According to NAHB's 2025 Priced-Out Analysis, 74.9% of all U.S. households, roughly 100.6 million, cannot afford a median-priced new home, which NAHB estimates at $459,826. This is based on standard underwriting criteria requiring that mortgage payments, property taxes, insurance, and PMI not exceed 28% of household income, assuming a 10% down payment and a 6.5% mortgage rate. At that price and rate, a household needs a minimum income of roughly $141,400 to qualify.

The situation is even more striking at lower price points. NAHB's affordability pyramid shows that 52.87 million U.S. households can only afford homes priced at $200,000 or below, and nearly 57% of all households (76.4 million) cannot afford a $300,000 home. Every $1,000 increase in the median new home price prices an additional 115,593 households out of the market, and every 25-basis-point increase in mortgage rates prices out approximately 1.1 million more.

A large share of would-be buyers are simply priced out before they even start looking.

Mortgage Rates Remain a Pressure Point

Even after the Federal Reserve cut its benchmark rate three times in the second half of 2025, 30-year fixed mortgage rates remain well above the levels that defined the 2020–2021 buying frenzy. The Freddie Mac average sits at 6.09% as of last week, and Zillow reports an average of 5.87%. While those rates have come down from nearly 7% a year ago, they are still roughly double the 3%–4% range that prevailed before 2022.

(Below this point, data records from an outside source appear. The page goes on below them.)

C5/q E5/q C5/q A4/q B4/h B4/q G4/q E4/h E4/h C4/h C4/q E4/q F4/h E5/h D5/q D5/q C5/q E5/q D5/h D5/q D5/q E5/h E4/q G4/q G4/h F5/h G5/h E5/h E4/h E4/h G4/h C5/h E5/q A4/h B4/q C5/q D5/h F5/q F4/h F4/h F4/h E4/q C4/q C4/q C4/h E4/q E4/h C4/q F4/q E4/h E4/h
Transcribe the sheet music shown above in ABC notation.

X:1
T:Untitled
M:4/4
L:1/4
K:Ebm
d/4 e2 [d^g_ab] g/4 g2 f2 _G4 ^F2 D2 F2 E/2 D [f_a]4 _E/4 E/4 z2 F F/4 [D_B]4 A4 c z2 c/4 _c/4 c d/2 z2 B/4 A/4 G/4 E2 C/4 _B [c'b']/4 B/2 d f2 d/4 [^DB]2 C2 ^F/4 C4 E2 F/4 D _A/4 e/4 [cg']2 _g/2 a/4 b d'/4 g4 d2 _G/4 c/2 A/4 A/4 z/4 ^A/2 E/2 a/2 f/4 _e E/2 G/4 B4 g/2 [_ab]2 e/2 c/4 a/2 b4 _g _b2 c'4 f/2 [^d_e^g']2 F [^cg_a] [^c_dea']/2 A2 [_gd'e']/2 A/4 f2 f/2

This matters enormously for monthly payments. At 3.5%, a $400,000 mortgage costs $1,796 per month in principal and interest. At 6%, that same loan costs $2,398.That’s $602 more every month, or $7,224 more per year. That gap alone is enough to disqualify millions of households under standard underwriting guidelines.

The Lock-In Effect

Housing supply remains historically tight, and many believe the mortgage rate "lock-in effect" is a major reason why. According to NAHB data cited by Realtor.com's chief economist, 83% of outstanding mortgages currently carry a rate below 6%, and 55% are below 4%. Homeowners who locked in those rates during the pandemic have little financial incentive to sell and take on a new mortgage at today's rates.

The result is a severe inventory shortage. The U.S. is estimated to be short roughly 1.5 million homes, according to NAHB, while other estimates from Freddie Mac and others have placed the shortfall as high as 3.8 million units. Existing-home inventory sat at just 1.22 million units in January. That’s a 3.7-month supply, well below the roughly 6-month level considered balanced. NAR's Chief Economist Lawrence Yun has called the current environment "a new housing crisis," noting that "the movement is not happening, Americans are stuck."

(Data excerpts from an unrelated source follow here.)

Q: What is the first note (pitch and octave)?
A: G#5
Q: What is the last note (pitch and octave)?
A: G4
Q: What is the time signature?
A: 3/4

On this week’s webinar, we will discuss this in more detail.

Sales Activity Has Slowed Sharply

Existing-home sales fell 8.4% month over month in January 2026, the steepest monthly decline since February 2022, pushing sales to their slowest pace since late 2023. Sales were down 4.4% from a year ago, with declines across all four major regions. Properties are taking a median 46 days to sell, up from 41 days a year ago.

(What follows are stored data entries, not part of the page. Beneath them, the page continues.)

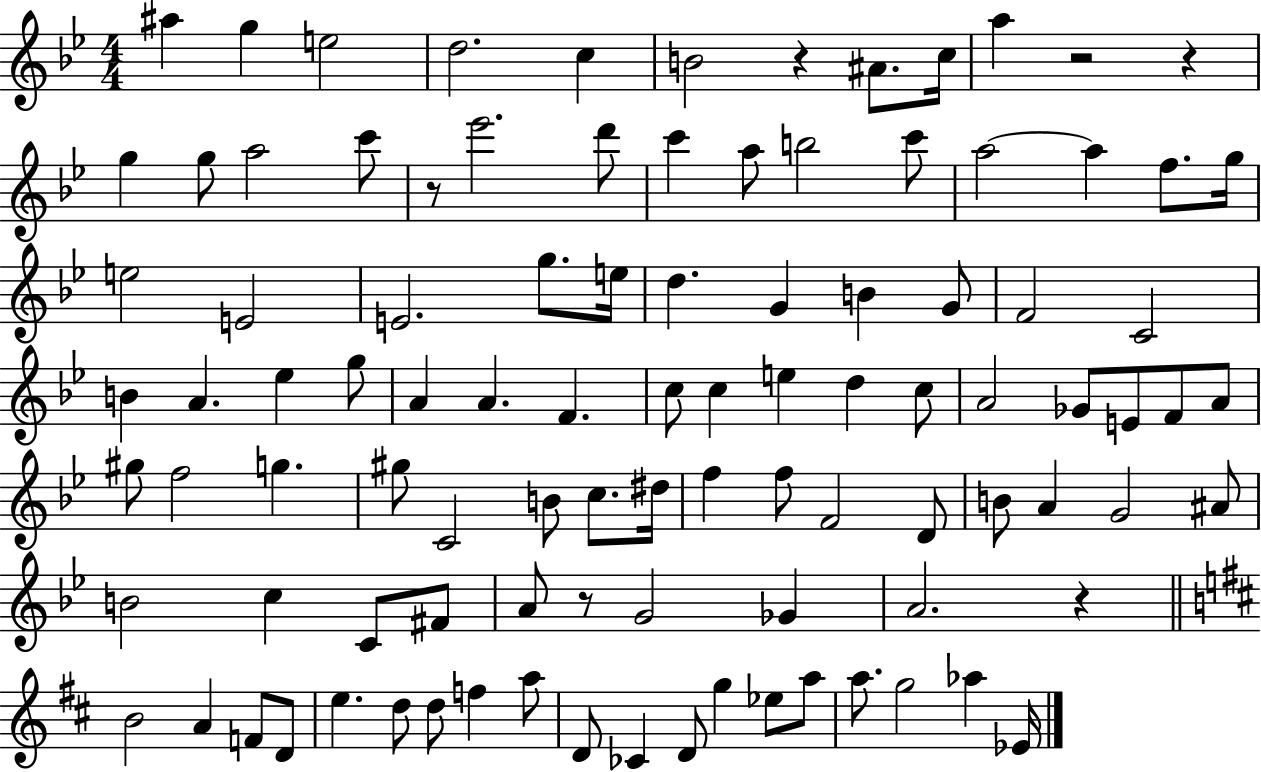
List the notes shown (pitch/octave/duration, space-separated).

A#5/q G5/q E5/h D5/h. C5/q B4/h R/q A#4/e. C5/s A5/q R/h R/q G5/q G5/e A5/h C6/e R/e Eb6/h. D6/e C6/q A5/e B5/h C6/e A5/h A5/q F5/e. G5/s E5/h E4/h E4/h. G5/e. E5/s D5/q. G4/q B4/q G4/e F4/h C4/h B4/q A4/q. Eb5/q G5/e A4/q A4/q. F4/q. C5/e C5/q E5/q D5/q C5/e A4/h Gb4/e E4/e F4/e A4/e G#5/e F5/h G5/q. G#5/e C4/h B4/e C5/e. D#5/s F5/q F5/e F4/h D4/e B4/e A4/q G4/h A#4/e B4/h C5/q C4/e F#4/e A4/e R/e G4/h Gb4/q A4/h. R/q B4/h A4/q F4/e D4/e E5/q. D5/e D5/e F5/q A5/e D4/e CES4/q D4/e G5/q Eb5/e A5/e A5/e. G5/h Ab5/q Eb4/s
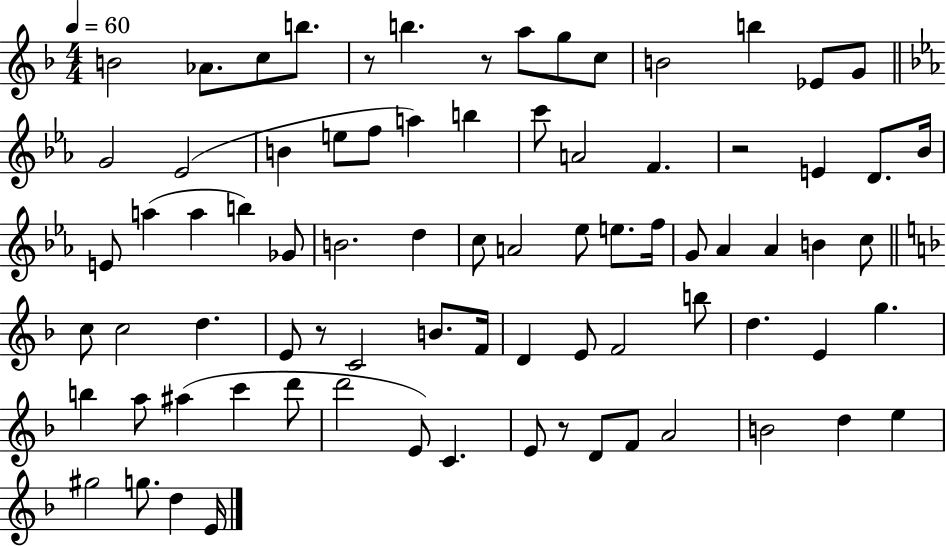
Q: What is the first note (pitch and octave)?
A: B4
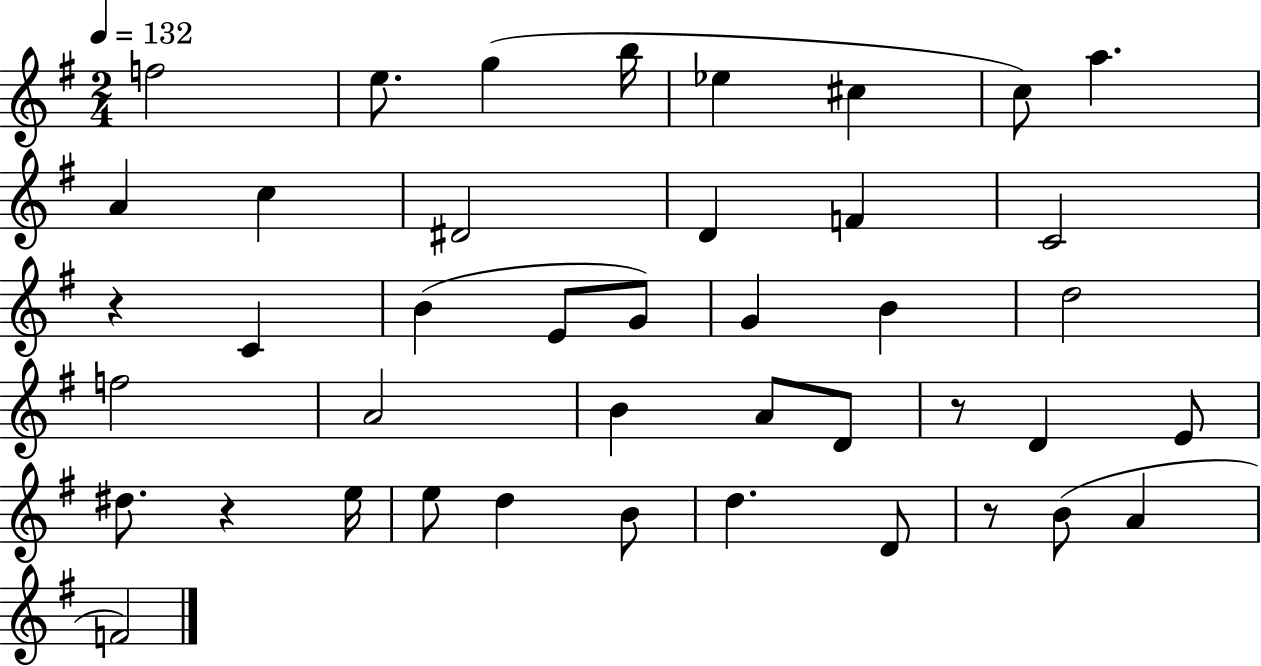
F5/h E5/e. G5/q B5/s Eb5/q C#5/q C5/e A5/q. A4/q C5/q D#4/h D4/q F4/q C4/h R/q C4/q B4/q E4/e G4/e G4/q B4/q D5/h F5/h A4/h B4/q A4/e D4/e R/e D4/q E4/e D#5/e. R/q E5/s E5/e D5/q B4/e D5/q. D4/e R/e B4/e A4/q F4/h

Despite the slowdown in transactions, the median existing-home price still reached a record high for the month of January at $396,800. You are witnessing 31 consecutive months of year-over-year price increases. Low supply continues to put a floor under prices even as demand weakens.

What's the Bottom Line?

NAR's Housing Affordability Index has improved for seven straight months and now sits at 116.5, its highest reading since March 2022, thanks to wage gains outpacing home price growth and mortgage rates easing from their 2024 peaks. That's a genuinely positive signal. But the structural picture remains challenging: prices are near record highs, rates are still elevated relative to the decade prior, supply is constrained by the lock-in effect and years of underbuilding, and 75% of households can't qualify for a new home at today's prices.

Affordability is improving at the margins, but for most American households, the math still doesn't work. Until either rates drop substantially, supply catches up, or prices correct meaningfully, the housing market will remain one of the economy's most persistent pressure points.